In 1994, Moir changed hemispheres to work as a postdoctoral fellow with Tanzi. They’d hit it off over beers at a science meeting in Amsterdam. Moir liked that Tanzi’s lab was filled with energetic young scientists — and that in cosmopolitan Boston, he could play the hyper-kinetic (and bone-crunching) sport of Australian rules football. Tanzi liked that Moir was the only person in the world who could purify large quantities of the molecule from which the brain makes amyloid.
Moir initially focused on genes that affect the risk of Alzheimer’s — Tanzi’s specialty. But Moir’s intellectual proclivities were clear even then. His mind is constantly noodling scientific puzzles, colleagues say, even during down time. Moir took a vacation in the White Mountains a decade ago with his then-6-year-old son and a family friend, an antimicrobial expert; in between hikes, Moir explained a scientific roadblock he’d hit, and the friend explained a workaround.

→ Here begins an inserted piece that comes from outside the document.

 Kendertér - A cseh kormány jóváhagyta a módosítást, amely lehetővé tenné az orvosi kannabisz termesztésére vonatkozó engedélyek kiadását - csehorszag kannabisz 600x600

Moir’s inclination toward unconventional thinking took flight in 2007. He was (and still is) in the habit of spending a couple of hours Friday afternoons on what he calls “PubMed walkabouts,” casually perusing that database of biomedical papers. One summer day, a Corona in hand, he came across a paper on something called LL37. It was described as an “antimicrobial peptide” that kills viruses, fungi, and bacteria, including — maybe especially — in the brain.

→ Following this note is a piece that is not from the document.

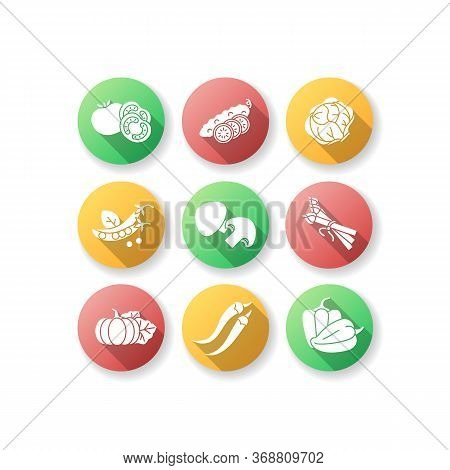 Veggie Flat Design Long Shadow Glyph Icons Set. Sliced Cucumber. Fresh Tomato To Prepare Ketchup. Pe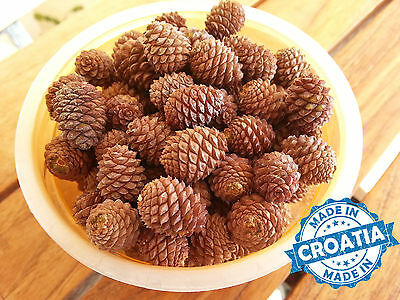 90 handpicked ecologically cleanest Adriatic Pine Tree small cones from Croatia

What caught his eye was that LL37’s size and structure and other characteristics were so similar to beta-amyloid, the two might be twins.
Moir hightailed it to Tanzi’s office next door. Serendipitously, Tanzi (also Corona-fueled) had just received new data from his study of genes that increase the risk of Alzheimer’s disease. Many of the genes, he saw, are involved in innate immunity, the body’s first line of defense against germs. If immune genetics affect Alzheimer’s, and if the chief suspect in Alzheimer’s (beta-amyloid) is a virtual twin of an antimicrobial peptide, maybe beta-amyloid is also an antimicrobial, Moir told Tanzi.
If so, then the plaques it forms might be the brain’s last-ditch effort to protect itself from microbes, a sort of Spider-Man silk that binds up pathogens to keep them from damaging the brain. Maybe they save the brain from pathogens in the short term only to themselves prove toxic over the long term.
Tanzi encouraged Moir to pursue that idea. “Rob was trained [by Marshall] to think out of the box,” Tanzi said. “He thinks so far out of the box he hasn’t found the box yet.”
Moir spent the next three years testing whether beta-amyloid can kill pathogens. He started simple, in test tubes and glass dishes. Those are relatively cheap, and Tanzi had enough funding to cover what Moir was doing: growing little microbial gardens in lab dishes and then trying to kill them.
Day after day, Moir and his junior colleagues played horticulturalists. They added staph and strep, the yeast candida, and the bacteria pseudomonas, enterococcus, and listeria to lab dishes filled with the nutrient medium agar. Once the microbes formed a thin layer on top, they squirted beta-amyloid onto it and hoped for an Alexander Fleming discovery-of-penicillin moment.